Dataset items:
----------
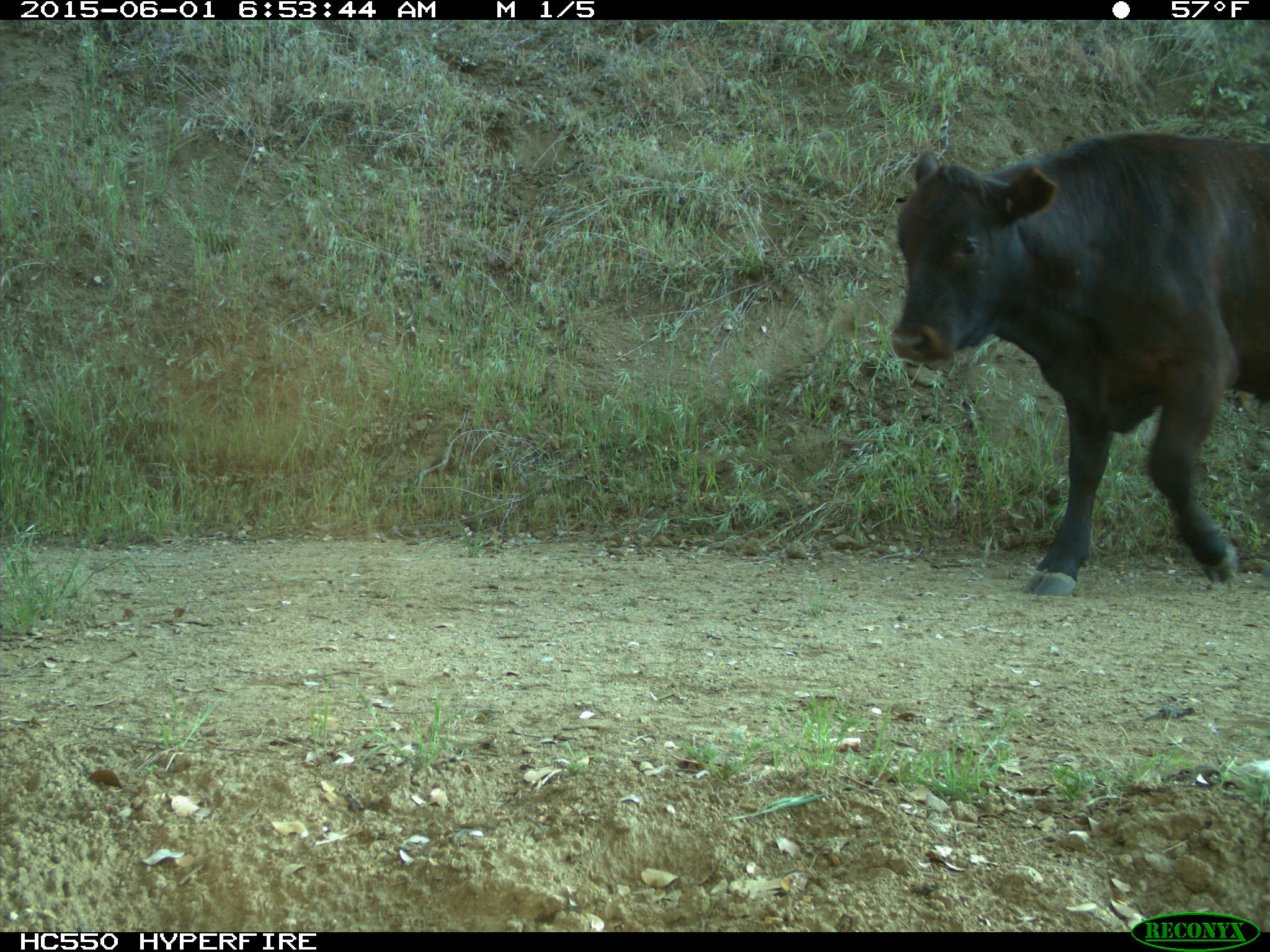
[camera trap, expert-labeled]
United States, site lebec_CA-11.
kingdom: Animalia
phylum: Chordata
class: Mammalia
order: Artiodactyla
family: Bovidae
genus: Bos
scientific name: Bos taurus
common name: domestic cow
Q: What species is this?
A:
----------
■ AIM OF THE TASK ■
Transcribe the data word for word, with no images.

■ FINAL ANSWER ■
[camera trap, expert-labeled]
United States, site lebec_CA-11.
kingdom: Animalia
phylum: Chordata
class: Mammalia
order: Artiodactyla
family: Bovidae
genus: Bos
scientific name: Bos taurus
common name: domestic cow
Q: What species is this?
A:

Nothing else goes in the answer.